В спальне возник Бернард:
— Цыпленочек, ты не первый мужчина, которому наставляют рога. Когда женишься на супертелке вроде Георгины, всегда рискуешь — какая-нибудь сволочь непременно положит на нее глаз и захочет увести ее.
Мать принялась меня защищать:
— Ади был красавчиком, пока у него волосы не выпали.
— Этот Фэрфакс-Лисетт — законченный выродок. Он заслуживает порки на конюшне. Похваляется своей великолепной библиотекой. А когда я начал конкретно расспрашивать о том, что у него есть, он сказал: «О, в книгах я ничего не понимаю. Я их не читаю, но я обожаю мою библиотеку».
Наконец они ушли, и я откинулся на подушки. Любой нормальный мужчина рвал и метал бы, но я лишь терзался печалью и ужасными предчувствиями. Днем я встал, почистил немного картошки и моркови на ужин. Нашел в морозилке рубленый бифштекс, пирог с начинкой. Сварил соус из кубиков. И только когда я перелил соус в любимый сине-белый кувшинчик Георгины, я заплакал.
Домой жена и дочь вернулись довольные, обе с румянцем на щеках. Сидя на крышке унитаза, я смотрел, как Георгина купает Грейси.
Дочка сказала, что «Хьюго» подарил ей пони и «он теперь мой».
— Что? — встрепенулся я. — Фэрфакс-Лисетт подарил Грейси пони? Не слишком ли щедро с его стороны?
Капнув шампунем «Лореаль без слез» на мокрую голову дочери, Георгина ответила:
— У Хьюго с полдюжины пони болтаются без дела по поместью, и ему ничего не стоит подарить одного из них.
Грейси нырнула с головой в чистую голубую воду — это часть ее банного ритуала, ей нравится, когда волосы расправляются в воде и с них пузырьками стекает шампунь.

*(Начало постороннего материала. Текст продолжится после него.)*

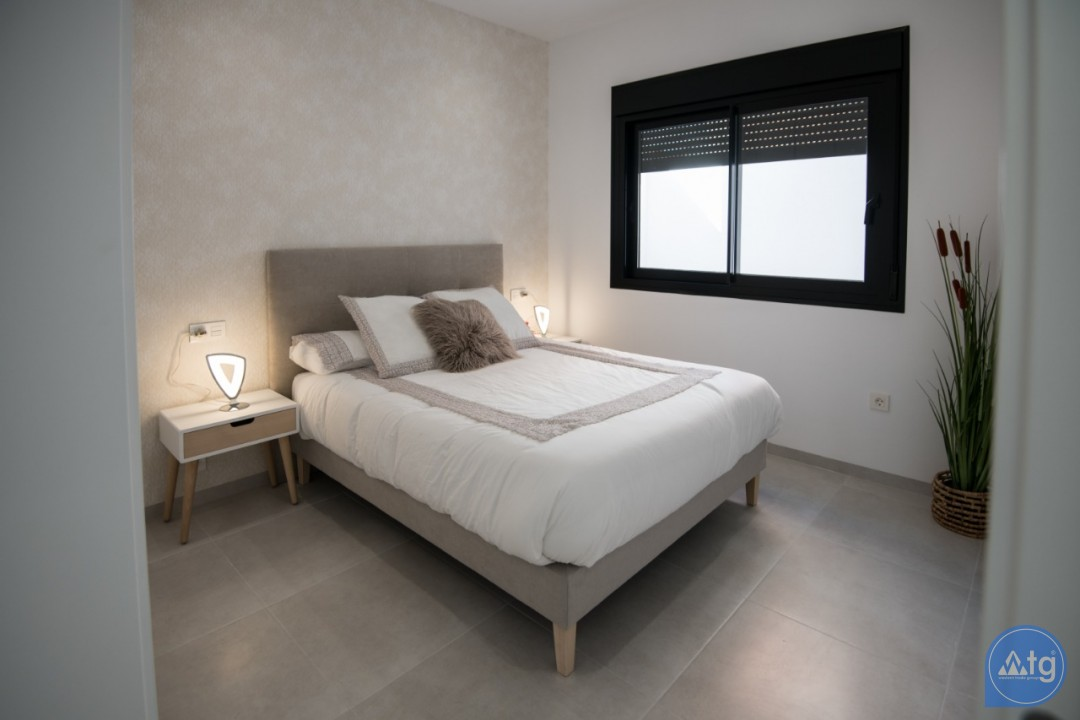Villas en Santiago de la Ribera, 3 dormitorios, area 128 m<sup>2</sup> - WHG113950 - 30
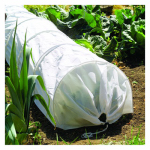 World Source Partners 7680 Garden Grow Tunnel, White Fleece/Wire, 18-In. x 10-Ft.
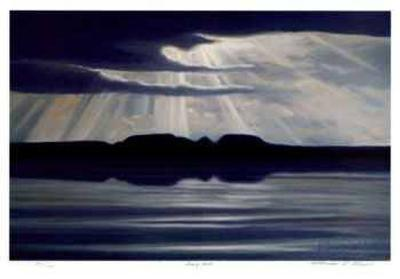 Sleeping Giant-Norman R. Brown-Limited Edition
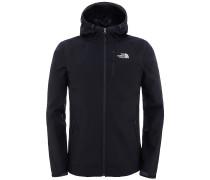 Durango - Jacke für Herren - Schwarz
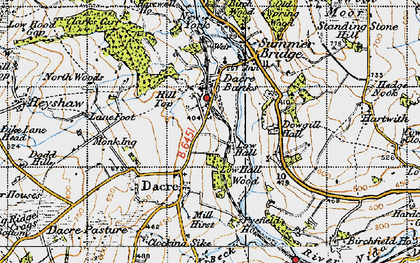 Old map of Dacre Banks in 1947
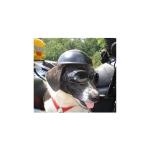 LifeUnion Pet Dog Helmet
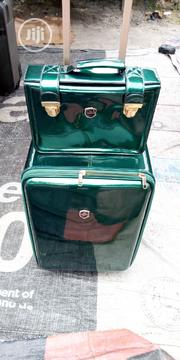 Fashion Classic | Bags for sale in Lagos State, Lekki Phase 1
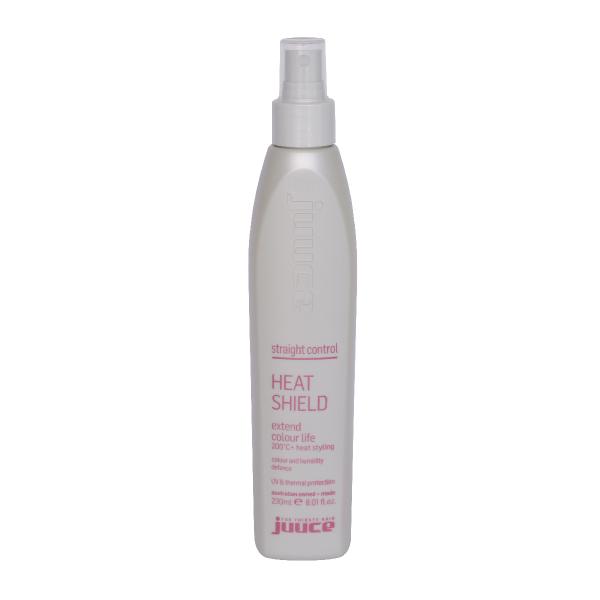 Juuce Heat Shield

Когда она вынырнула, я спросил, как зовут ее пони.
— Я назвала его Нарцисс, — важно ответила девочка.
— Видел бы ты, Ади, какие в Фэрфаксхолле нарциссы! — подхватила Георгина. — Ну прямо «под кроной деревьев, на спуске к запруде, трепещут и пляшут, лишь ветер подует».
Я продолжил цитату:
— «Мерцая, как звезды, в туманности млечной, бегут они вдаль чередой бесконечной» [73] .
Мы улыбнулись друг другу.
Оставив их в ванной, я пошел накрывать на стол. Грейси заснула прежде, чем я подал ужин, а Георгина сказала, что сыта. Хьюго накормил их обедом, а ближе к вечеру напоил чаем. В девять позвонила мать и спросила, выяснил ли я отношения с женой. Нет, ответил я, положил трубку и отправился спать.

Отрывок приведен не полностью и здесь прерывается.